--- PASSAGE SHOWN Enclosed Below ---
Recently, we had a requirement where there are more that 100,000 xml files and all of them needed modification of particular data in the xml. Simple perl command would do the job but perl was not installed on the machine where the files are located. Hence I wrote a small C# code to do the job.
private static void ModifyXML(string[] args)
{
Stopwatch sw = new Stopwatch();
sw.Start();
string path = @args[0];
string opath = @args[1];
string token = "value_date=\"20121130\"";
string target = "value_date=\"20121019\"";
Parallel.ForEach(Directory.EnumerateFiles(path), (file) =>
{
StringBuilder sb = new StringBuilder(File.ReadAllText(file));
sb.Remove(0, 55);
sb.Replace(token, target);
var filename = file.Split(new char[] { '\\' }).Last();
File.WriteAllText(string.Format("{0}\\{1}", opath, filename), sb.ToString());
});
TimeSpan ts = sw.Elapsed;
Console.WriteLine("Took {0} secs", ts.TotalSeconds);
}
I decided to implement C++ version. It turned out that the C++ version was not significantly faster than C# version. In ran both versions sevaral times.In fact, it's as fast as C# version during some of the runs.
For C# I used .NET 4.0 and for C++ it's VC10.
void FileHandling(std::string src, std::string dest)
{
namespace fs = boost::filesystem;
auto start = boost::chrono::system_clock::now();
string token = "value_date=\"20121130\"";
string target = "value_date=\"20121019\"";
fs::directory_iterator end_iter;
fs::directory_iterator dir_itr(src);
vector<fs::path> files;
files.insert(files.end(), dir_itr, end_iter);
string dest_path = dest + "\\";
parallel_for_each(files.begin(), files.end(), [=](const fs::path& filepath)
{
ifstream inpfile (filepath.generic_string());
string line;
line.insert(line.end(), istreambuf_iterator<char>(inpfile), istreambuf_iterator<char>());
line.erase(0, 55);
auto index = line.find(token, 0);
if (index != string::npos)
{
line.replace(index, token.size(), target);
}
ofstream outfile(dest_path + filepath.filename().generic_string());
outfile << line;
});
boost::chrono::duration<double> finish = boost::chrono::system_clock::now() - start;
std::cout << "Took " << finish.count() << " secs\n";
}
--- End of Enclosed PASSAGE SHOWN ---
--- DATA SHOWN Enclosed Below ---
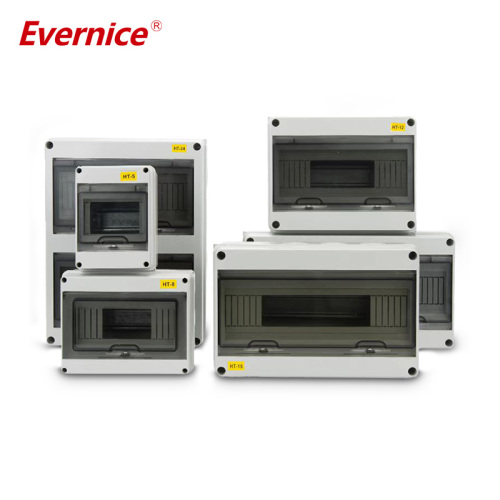 IP65 Waterproof ABS Plastic enclosure Distribution Box Electrical Enclosure Circuit Breaker Box Din Rail Enclosure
--- End of Enclosed DATA SHOWN ---
--- WRITTEN TASK 1 ---
In the post about modifying XML files, which versions were used for the C# and C++ code?
--- WRITTEN TASK 2 ---
Reproduce the stretch of the post about modifying XML files from "Recently, we had" through "void ModifyXML(string[] args)".
Rely only on the post about modifying XML files.

--- EXERCISE OUTPUT 1 ---
.NET 4.0 was used for C#, and VC10 was used for C++.

--- EXERCISE OUTPUT 2 ---
Recently, we had a requirement where there are more that 100,000 xml files and all of them needed modification of particular data in the xml. Simple perl command would do the job but perl was not installed on the machine where the files are located. Hence I wrote a small C# code to do the job.
private static void ModifyXML(string[] args)